Fig. 1 is a schematic diagram of an automatic transmission for an automobile with four forward speeds and one reverse speed to which the present invention is applied; Fig. 2 is a simplified hydraulic control circuit diagram of an embodiment of the present invention; Figure 4 is a diagram showing the operating range of the direct coupling clutch, Figure 5 is a simplified hydraulic control circuit diagram of another embodiment of the present invention, and Figure 6 is a diagram showing the operating range of the direct coupling clutch. is a diagram showing the operating range of the direct coupling clutch in Fig. 5, and Fig. 7 is a simplified hydraulic control circuit diagram of still another embodiment of the present invention. ) c.
...Engagement force control means, L'...Engine, l)...
・Pump as hydraulic pressure, pt...slot l-
/ Pressure 1. S...I+Ii 4, J"...Torque stove as downstream transmission device 0...Modular rate valve,
80... Solenoid valve as a component of the pressure reducing means, 98.99... Throttle as a component of the pressure reducing means

Claims (1)

[Scope of Claims] (]) A fluid transmission device having an input member and an output portion (A; a direct connection mechanism capable of directly mechanically connecting the output portion A2 of the fluid transmission device; a pressure source and a direct connection mechanism A direct-coupled control device for a fluid transmission device in an automatic transmission for a vehicle, comprising: an engagement force control means interposed therebetween that proportionally controls the engagement force of the direct-coupling mechanism according to the magnitude of an index representative of engine/engine output; The engaging force side ω11 means is configured to control the retaining force so as to reduce or eliminate the transmission capacity of the direct coupling mechanism when the energy consumption of the auxiliary equipment driven by engine/engine increases from a predetermined value.

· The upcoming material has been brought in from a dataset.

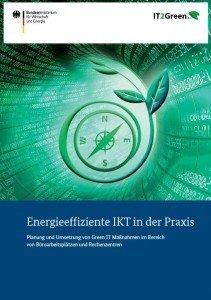 IT2Green-Leitfaden: Energieeffiziente IKT in der Praxis, ©BMWi)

A direct-coupled control device for a fluid transmission device in an automatic transmission for a vehicle, characterized in that: (2) the index is a throttle pressure proportional to the throttle opening; The present invention is characterized in that it is equipped with a pressure reducing means that reduces the throttle pressure in conjunction with the operation of the throttle valve, and a modulate valve that outputs fluid pressure proportional to the throttle pressure reduced by the pressure reducing means as the operating pressure of the direct coupling mechanism. A direct connection control device for a fluid transmission device in an automatic transmission for a vehicle according to claim (1). (3) The engagement force control means has a proportional relationship that determines the transmission capacity based on the magnitude of the index. The vehicular automatic according to claim 1, wherein the transmission capacity is reduced by a certain amount unrelated to the index in conjunction with the operation of the auxiliary machine. A direct-coupled control device for a fluid transmission device in a transmission.